If the servers can be pinged and the user ID is still invalid from the client, determine which SECURITY-MODE option is defined on the second Maintain Servers panel for the dispatch server. Regardless of which setting is defined on the business service control record, the dispatch server will verify the information based on the security mode specified on this panel. Different security options can be defined for a dispatch server, since there can be more than one (for example, one dispatch server may be secured and one may not be secured). For example:
If SECURITY-MODE=NONE or SECURITY-MODE=APPL, the user ID is defined in the Business Service Administration subsystem.
If SECURITY-MODE=SAF, the user ID is defined in SAF (for example, your server operating system).
If SECURITY-MODE=NSC, the user ID is defined in Natural Security.
Notes:
To define security settings, use the Business Service repository in Natural for Windows. For information, see Define Security for Domains. Although you can define the security settings on the server, it is simpler to use the Natural Business Services plug-in in Natural for Windows.
This section describes how to define security settings on the server. The following topics are covered:
You can view security information in alphanumerical order either by group or by domain. The following steps describe how to access both options.

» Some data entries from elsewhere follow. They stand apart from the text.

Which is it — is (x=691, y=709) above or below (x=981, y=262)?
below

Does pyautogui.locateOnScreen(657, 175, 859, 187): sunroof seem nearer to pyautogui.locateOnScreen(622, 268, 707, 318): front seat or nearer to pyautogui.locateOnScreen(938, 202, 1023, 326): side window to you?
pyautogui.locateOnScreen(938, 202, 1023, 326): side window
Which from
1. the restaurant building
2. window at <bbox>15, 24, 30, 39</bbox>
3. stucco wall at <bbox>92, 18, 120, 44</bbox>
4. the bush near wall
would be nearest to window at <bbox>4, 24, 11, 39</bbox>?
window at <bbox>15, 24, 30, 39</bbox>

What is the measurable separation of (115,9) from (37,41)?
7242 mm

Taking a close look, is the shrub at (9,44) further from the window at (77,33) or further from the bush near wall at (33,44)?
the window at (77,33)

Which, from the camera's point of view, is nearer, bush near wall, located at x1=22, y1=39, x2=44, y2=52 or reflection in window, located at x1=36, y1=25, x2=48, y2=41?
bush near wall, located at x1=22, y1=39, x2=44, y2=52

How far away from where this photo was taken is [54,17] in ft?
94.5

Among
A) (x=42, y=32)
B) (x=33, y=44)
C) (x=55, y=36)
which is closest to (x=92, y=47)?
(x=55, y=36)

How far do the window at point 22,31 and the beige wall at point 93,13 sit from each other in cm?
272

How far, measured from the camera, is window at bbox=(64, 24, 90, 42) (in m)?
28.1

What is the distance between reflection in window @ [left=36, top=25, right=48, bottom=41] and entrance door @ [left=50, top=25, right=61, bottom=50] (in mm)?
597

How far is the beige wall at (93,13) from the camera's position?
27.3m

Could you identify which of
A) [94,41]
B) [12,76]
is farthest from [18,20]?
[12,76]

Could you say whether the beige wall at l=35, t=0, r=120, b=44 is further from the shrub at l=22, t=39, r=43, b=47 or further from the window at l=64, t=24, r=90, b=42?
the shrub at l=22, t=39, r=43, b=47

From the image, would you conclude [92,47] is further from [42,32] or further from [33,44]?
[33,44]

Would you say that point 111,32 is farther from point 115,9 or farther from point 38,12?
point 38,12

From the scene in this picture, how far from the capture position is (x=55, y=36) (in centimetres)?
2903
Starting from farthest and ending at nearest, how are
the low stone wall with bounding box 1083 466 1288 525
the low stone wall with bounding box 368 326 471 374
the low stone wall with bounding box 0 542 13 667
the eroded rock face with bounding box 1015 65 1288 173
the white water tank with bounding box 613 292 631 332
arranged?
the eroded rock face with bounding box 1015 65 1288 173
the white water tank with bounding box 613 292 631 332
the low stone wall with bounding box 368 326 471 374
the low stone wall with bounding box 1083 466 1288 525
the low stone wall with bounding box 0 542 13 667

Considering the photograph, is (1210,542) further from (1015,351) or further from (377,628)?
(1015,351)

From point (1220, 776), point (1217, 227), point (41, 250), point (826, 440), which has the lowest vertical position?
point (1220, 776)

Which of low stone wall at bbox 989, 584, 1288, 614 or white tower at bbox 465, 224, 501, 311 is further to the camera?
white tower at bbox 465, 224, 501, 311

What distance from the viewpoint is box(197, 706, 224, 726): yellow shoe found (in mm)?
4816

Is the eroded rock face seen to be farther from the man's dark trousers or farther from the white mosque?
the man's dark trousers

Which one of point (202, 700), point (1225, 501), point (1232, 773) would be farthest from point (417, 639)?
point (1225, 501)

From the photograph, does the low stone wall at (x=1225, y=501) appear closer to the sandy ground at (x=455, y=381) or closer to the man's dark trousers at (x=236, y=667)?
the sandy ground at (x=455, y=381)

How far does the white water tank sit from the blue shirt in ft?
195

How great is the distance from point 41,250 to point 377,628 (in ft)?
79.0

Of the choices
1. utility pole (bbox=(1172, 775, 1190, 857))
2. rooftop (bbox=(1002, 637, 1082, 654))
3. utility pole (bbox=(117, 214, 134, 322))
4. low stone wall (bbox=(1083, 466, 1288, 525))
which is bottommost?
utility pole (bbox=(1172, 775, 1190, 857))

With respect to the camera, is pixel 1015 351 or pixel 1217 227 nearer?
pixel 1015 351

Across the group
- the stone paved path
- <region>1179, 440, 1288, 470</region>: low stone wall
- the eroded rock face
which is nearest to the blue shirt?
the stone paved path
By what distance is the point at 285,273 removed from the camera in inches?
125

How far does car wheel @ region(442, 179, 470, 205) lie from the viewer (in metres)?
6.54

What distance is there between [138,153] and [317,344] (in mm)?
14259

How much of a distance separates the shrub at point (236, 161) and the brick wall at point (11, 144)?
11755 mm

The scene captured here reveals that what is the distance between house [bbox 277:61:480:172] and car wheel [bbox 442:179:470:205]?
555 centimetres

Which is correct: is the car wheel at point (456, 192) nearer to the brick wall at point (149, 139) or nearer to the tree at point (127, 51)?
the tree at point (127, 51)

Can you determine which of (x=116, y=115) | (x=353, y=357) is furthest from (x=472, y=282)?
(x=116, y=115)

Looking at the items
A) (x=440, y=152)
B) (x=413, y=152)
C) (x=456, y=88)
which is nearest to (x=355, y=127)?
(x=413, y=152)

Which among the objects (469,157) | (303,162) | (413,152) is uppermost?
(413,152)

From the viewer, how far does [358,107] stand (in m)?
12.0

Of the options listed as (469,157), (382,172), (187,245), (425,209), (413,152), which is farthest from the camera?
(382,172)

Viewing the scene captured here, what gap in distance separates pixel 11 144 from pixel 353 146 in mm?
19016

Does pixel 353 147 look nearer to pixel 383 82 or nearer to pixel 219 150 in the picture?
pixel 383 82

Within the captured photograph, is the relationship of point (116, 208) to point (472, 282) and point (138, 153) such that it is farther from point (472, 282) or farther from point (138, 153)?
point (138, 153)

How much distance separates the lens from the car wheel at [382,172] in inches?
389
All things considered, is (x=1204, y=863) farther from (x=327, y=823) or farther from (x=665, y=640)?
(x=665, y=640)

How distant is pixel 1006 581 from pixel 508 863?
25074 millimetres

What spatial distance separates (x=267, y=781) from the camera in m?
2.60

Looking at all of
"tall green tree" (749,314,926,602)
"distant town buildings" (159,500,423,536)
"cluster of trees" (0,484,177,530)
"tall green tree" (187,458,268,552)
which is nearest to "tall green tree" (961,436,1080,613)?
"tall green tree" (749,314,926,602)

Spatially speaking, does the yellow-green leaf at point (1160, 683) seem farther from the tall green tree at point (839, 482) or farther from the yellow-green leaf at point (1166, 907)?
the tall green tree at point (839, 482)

To access the Maintain Service Security panels:
Enter "AA" in Function on the Business Service Administration Subsystem main menu.
The Application Administration main menu is displayed.
Enter "MM" in Function.
The Application Administration Maintenance menu is displayed.
Enter the code for the panel you want to display.
Valid codes are:
Code | Panel | Description |
---|---|---|
OG | Maintain Service Security by Group panel | Displays groups in alphanumeric order. |
OD | Maintain Service Security by Domain panel | Displays domains in alphanumeric order. |
When you add a new group in the Business Service Administration subsystem, the group does not automatically appear on the Maintain Service Security panel. You must first add a domain/group combination on either the Maintain Service Security by Group or Maintain Service Security by Domain panel. The following steps describe how to add a combination on the Maintain Service by Group panel, but the procedure is the same on the Maintain Service by Domain panel.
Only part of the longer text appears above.